→ **Activity**: Your answer must be an exact copy of the listing.

→ **Exercise input**:
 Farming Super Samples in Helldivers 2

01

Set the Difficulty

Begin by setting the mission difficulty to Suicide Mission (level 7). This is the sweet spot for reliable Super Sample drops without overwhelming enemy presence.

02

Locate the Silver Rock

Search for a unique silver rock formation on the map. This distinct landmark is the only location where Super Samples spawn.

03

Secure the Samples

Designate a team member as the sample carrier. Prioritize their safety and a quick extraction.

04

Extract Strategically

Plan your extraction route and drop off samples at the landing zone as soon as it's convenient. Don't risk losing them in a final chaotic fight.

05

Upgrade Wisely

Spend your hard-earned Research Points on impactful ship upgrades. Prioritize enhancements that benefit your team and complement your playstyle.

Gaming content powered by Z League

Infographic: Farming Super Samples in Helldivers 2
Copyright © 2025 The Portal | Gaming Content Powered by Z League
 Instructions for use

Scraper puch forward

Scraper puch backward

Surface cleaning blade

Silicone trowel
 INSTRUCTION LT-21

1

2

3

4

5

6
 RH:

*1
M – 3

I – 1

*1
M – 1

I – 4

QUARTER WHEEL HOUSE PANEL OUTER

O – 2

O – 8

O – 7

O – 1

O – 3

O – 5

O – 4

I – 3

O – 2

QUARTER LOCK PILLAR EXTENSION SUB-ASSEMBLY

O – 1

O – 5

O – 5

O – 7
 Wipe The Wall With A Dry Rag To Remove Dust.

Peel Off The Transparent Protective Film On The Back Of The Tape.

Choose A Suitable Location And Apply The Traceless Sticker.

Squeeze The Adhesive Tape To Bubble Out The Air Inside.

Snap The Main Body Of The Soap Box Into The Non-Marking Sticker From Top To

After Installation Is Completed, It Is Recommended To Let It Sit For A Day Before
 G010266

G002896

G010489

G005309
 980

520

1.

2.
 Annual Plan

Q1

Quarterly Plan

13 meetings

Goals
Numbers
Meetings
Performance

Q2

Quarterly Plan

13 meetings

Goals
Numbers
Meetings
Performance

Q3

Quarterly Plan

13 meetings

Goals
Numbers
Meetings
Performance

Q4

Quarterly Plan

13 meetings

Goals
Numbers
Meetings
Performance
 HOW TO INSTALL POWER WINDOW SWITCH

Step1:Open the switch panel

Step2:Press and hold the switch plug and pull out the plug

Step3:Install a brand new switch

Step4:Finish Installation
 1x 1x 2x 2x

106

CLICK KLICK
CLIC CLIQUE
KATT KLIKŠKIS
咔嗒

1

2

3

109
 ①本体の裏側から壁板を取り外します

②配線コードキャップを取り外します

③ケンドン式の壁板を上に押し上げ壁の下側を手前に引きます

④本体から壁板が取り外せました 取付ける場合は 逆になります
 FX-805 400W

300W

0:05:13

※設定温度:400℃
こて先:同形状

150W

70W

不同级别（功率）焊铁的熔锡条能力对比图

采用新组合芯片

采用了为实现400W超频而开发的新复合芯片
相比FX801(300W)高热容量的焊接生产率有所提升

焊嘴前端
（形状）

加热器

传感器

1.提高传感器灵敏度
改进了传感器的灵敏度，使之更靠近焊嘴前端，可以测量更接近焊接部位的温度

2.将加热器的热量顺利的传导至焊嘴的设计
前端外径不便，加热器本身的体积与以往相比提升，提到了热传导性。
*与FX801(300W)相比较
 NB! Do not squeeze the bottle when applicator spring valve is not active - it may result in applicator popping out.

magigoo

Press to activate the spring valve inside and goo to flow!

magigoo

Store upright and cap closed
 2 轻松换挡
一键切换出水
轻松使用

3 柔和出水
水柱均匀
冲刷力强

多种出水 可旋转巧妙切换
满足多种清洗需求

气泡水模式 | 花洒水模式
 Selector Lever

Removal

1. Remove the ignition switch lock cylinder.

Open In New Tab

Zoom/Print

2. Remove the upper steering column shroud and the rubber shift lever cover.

→ **Result for this task**:
 Farming Super Samples in Helldivers 2

01

Set the Difficulty

Begin by setting the mission difficulty to Suicide Mission (level 7). This is the sweet spot for reliable Super Sample drops without overwhelming enemy presence.

02

Locate the Silver Rock

Search for a unique silver rock formation on the map. This distinct landmark is the only location where Super Samples spawn.

03

Secure the Samples

Designate a team member as the sample carrier. Prioritize their safety and a quick extraction.

04

Extract Strategically

Plan your extraction route and drop off samples at the landing zone as soon as it's convenient. Don't risk losing them in a final chaotic fight.

05

Upgrade Wisely

Spend your hard-earned Research Points on impactful ship upgrades. Prioritize enhancements that benefit your team and complement your playstyle.

Gaming content powered by Z League

Infographic: Farming Super Samples in Helldivers 2
Copyright © 2025 The Portal | Gaming Content Powered by Z League
 Instructions for use

Scraper puch forward

Scraper puch backward

Surface cleaning blade

Silicone trowel
 INSTRUCTION LT-21

1

2

3

4

5

6
 RH:

*1
M – 3

I – 1

*1
M – 1

I – 4

QUARTER WHEEL HOUSE PANEL OUTER

O – 2

O – 8

O – 7

O – 1

O – 3

O – 5

O – 4

I – 3

O – 2

QUARTER LOCK PILLAR EXTENSION SUB-ASSEMBLY

O – 1

O – 5

O – 5

O – 7
 Wipe The Wall With A Dry Rag To Remove Dust.

Peel Off The Transparent Protective Film On The Back Of The Tape.

Choose A Suitable Location And Apply The Traceless Sticker.

Squeeze The Adhesive Tape To Bubble Out The Air Inside.

Snap The Main Body Of The Soap Box Into The Non-Marking Sticker From Top To

After Installation Is Completed, It Is Recommended To Let It Sit For A Day Before
 G010266

G002896

G010489

G005309
 980

520

1.

2.
 Annual Plan

Q1

Quarterly Plan

13 meetings

Goals
Numbers
Meetings
Performance

Q2

Quarterly Plan

13 meetings

Goals
Numbers
Meetings
Performance

Q3

Quarterly Plan

13 meetings

Goals
Numbers
Meetings
Performance

Q4

Quarterly Plan

13 meetings

Goals
Numbers
Meetings
Performance
 HOW TO INSTALL POWER WINDOW SWITCH

Step1:Open the switch panel

Step2:Press and hold the switch plug and pull out the plug

Step3:Install a brand new switch

Step4:Finish Installation
 1x 1x 2x 2x

106

CLICK KLICK
CLIC CLIQUE
KATT KLIKŠKIS
咔嗒

1

2

3

109
 ①本体の裏側から壁板を取り外します

②配線コードキャップを取り外します

③ケンドン式の壁板を上に押し上げ壁の下側を手前に引きます

④本体から壁板が取り外せました 取付ける場合は 逆になります
 FX-805 400W

300W

0:05:13

※設定温度:400℃
こて先:同形状

150W

70W

不同级别（功率）焊铁的熔锡条能力对比图

采用新组合芯片

采用了为实现400W超频而开发的新复合芯片
相比FX801(300W)高热容量的焊接生产率有所提升

焊嘴前端
（形状）

加热器

传感器

1.提高传感器灵敏度
改进了传感器的灵敏度，使之更靠近焊嘴前端，可以测量更接近焊接部位的温度

2.将加热器的热量顺利的传导至焊嘴的设计
前端外径不便，加热器本身的体积与以往相比提升，提到了热传导性。
*与FX801(300W)相比较
 NB! Do not squeeze the bottle when applicator spring valve is not active - it may result in applicator popping out.

magigoo

Press to activate the spring valve inside and goo to flow!

magigoo

Store upright and cap closed
 2 轻松换挡
一键切换出水
轻松使用

3 柔和出水
水柱均匀
冲刷力强

多种出水 可旋转巧妙切换
满足多种清洗需求

气泡水模式 | 花洒水模式
 Selector Lever

Removal

1. Remove the ignition switch lock cylinder.

Open In New Tab

Zoom/Print

2. Remove the upper steering column shroud and the rubber shift lever cover.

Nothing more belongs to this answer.